The notion of one species evolving into another has
long puzzled me. I think I understand the mechanism of natural selection, and
what I get from it is that it would take huge timespans between members of a
species and their descendants to becoming another species.
I don’t get how symbiosis between species who would be
doomed without each other could possibly have evolved. If a certain plant needs
a certain insect and that insect needs that plant, then how did the one survive
without the other while they were evolving to that point? The complexity of the world of flora and
fauna is just too great for me to accept that it came together through such a
means.
Nonetheless, it is clear that a species can evolve new
attributes that are heritable. For example, the Inuit have a digestive system
that can handle the high Omega 3 fat diet they have. Certain peoples living at very high
elevations are able to absorb substantially more oxygen into their blood from
the thin air than I am.

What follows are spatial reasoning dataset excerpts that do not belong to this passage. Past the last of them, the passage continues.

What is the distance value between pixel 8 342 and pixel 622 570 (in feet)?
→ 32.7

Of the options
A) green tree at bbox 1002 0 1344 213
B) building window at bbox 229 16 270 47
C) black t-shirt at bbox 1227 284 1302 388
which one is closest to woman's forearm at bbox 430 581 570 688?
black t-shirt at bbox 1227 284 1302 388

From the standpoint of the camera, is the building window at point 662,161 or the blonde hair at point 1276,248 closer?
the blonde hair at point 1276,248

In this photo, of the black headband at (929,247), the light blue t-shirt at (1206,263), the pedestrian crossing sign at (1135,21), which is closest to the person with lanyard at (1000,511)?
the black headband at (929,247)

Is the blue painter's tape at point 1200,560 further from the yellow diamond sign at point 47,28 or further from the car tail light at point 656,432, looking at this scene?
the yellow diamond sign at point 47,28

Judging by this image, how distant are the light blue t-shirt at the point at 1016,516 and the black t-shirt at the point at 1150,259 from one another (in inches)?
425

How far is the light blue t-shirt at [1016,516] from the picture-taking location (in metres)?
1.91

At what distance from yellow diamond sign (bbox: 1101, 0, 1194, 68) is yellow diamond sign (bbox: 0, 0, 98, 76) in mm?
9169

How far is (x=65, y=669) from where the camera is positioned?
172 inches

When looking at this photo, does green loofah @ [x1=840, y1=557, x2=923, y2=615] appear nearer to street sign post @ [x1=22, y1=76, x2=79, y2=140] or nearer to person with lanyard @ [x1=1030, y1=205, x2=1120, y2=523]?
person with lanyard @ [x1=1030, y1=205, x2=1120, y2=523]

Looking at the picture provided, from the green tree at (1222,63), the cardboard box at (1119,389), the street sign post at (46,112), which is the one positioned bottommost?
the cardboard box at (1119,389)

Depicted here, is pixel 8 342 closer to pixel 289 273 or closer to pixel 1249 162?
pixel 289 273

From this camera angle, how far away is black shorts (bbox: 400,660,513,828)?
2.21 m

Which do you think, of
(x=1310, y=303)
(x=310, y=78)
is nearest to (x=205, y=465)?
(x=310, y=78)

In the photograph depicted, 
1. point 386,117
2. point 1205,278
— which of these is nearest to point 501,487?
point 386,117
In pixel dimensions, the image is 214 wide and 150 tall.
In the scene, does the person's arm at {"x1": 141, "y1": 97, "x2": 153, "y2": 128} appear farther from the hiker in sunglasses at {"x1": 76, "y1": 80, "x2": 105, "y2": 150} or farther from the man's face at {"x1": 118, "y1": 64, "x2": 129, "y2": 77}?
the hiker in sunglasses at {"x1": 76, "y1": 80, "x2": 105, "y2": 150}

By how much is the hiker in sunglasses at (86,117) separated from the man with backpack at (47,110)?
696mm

These are just a few examples of human evolution. I don’t
think though that these are natural selection at work. Each isn’t a case of
someone accidentally developing the trait and then his descendants surviving
more easily than the descendants of the folks who didn’t develop the enhancement.
I suspect that there is something in us that senses
need and triggers genetic adaptations…..some latencies that may be triggered by
experiences and environment. I can’t prove that of course, but it does seem to
me to be more plausible than natural selection.
Charles Hoy Fort answered Charles Darwin assertion of the survival of
the fittest by retorting that “weakness and stupidity survive everywhere.”